Firefighting effort continuing in West Maui, Pulehu and Upcountry https://t.co/NACz2bPn4e pic.twitter.com/K7Tqt6S8Pf
— County of Maui (@CountyofMaui) August 9, 2023
County spokesperson Mahina Martin said Wednesday that the fire is widespread in Lahaina, including on Front Street, a popular tourist destination. She says traffic has been very heavy as people try to evacuate.
Photos posted by the county overnight showed a line of flames blazing across an intersection and leaping above buildings in the town centre that dates to the 1700s and is on the National Register of Historic Places. Aerial video from after sunrise revealed entire blocks of buildings reduced to ash and thick smoke in the air.

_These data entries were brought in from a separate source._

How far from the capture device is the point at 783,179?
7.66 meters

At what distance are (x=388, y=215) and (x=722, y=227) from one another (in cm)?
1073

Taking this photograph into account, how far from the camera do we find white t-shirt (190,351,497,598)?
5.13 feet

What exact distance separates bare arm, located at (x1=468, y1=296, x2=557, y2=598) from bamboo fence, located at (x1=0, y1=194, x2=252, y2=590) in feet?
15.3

More than 2,100 people spent the night in evacuation centres. Kahului Airport, the main airport in Maui, was sheltering 2,000 travellers whose flights were cancelled or who recently arrived on the island, the county said.
Crews on Maui were battling multiple blazes concentrated in two areas: The tourist destination of West Maui and an inland, mountainous region. In West Maui, 911 service was out and residents were directed to call the police department directly.

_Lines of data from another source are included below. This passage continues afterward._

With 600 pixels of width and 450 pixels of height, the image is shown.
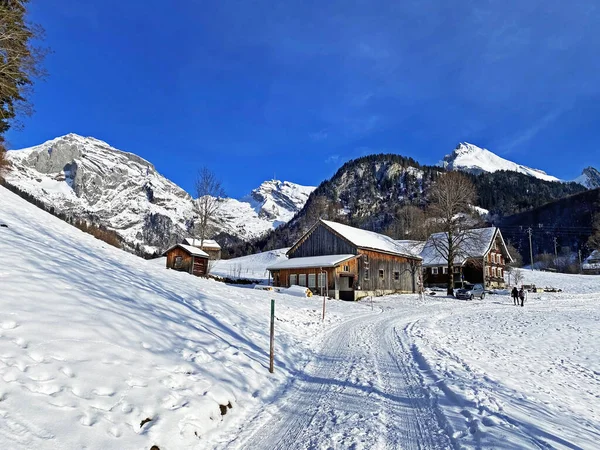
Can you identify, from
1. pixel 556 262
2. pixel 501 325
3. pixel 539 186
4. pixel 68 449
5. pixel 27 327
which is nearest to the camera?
pixel 68 449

The Coast Guard on Tuesday rescued 14 people — including two children — who had fled into the ocean to escape the fire and smoky conditions, the county said in a statement.

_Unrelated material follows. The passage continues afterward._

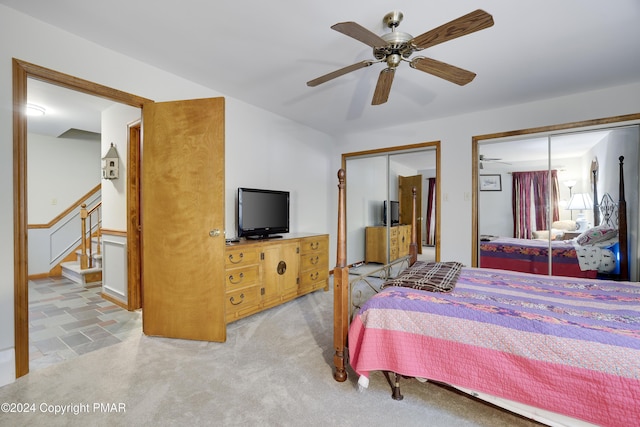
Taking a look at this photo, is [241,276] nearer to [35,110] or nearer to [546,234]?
[546,234]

Six patients were flown from Maui to the island of Oahu on Tuesday night, said Speedy Bailey, regional director for Hawaii Life Flight, an air-ambulance company. Three of them had critical burns and were taken to Straub Medical Centre’s burn unit, he said. He had not heard of any deaths.
There is no power nor phone service to much of the island.
Tiare Lawrence was frantically trying to reach her siblings Wednesday morning, but there was no phone service. Her home in the Maui community of Pukalani, east of Lahaina, was refuge for 14 cousins and uncles who fled Lahaina.
“It was apocalyptic from what they explained,” Lawrence said. “The heat. Smoke and flames everywhere. They had to get my elderly uncle out of the home.”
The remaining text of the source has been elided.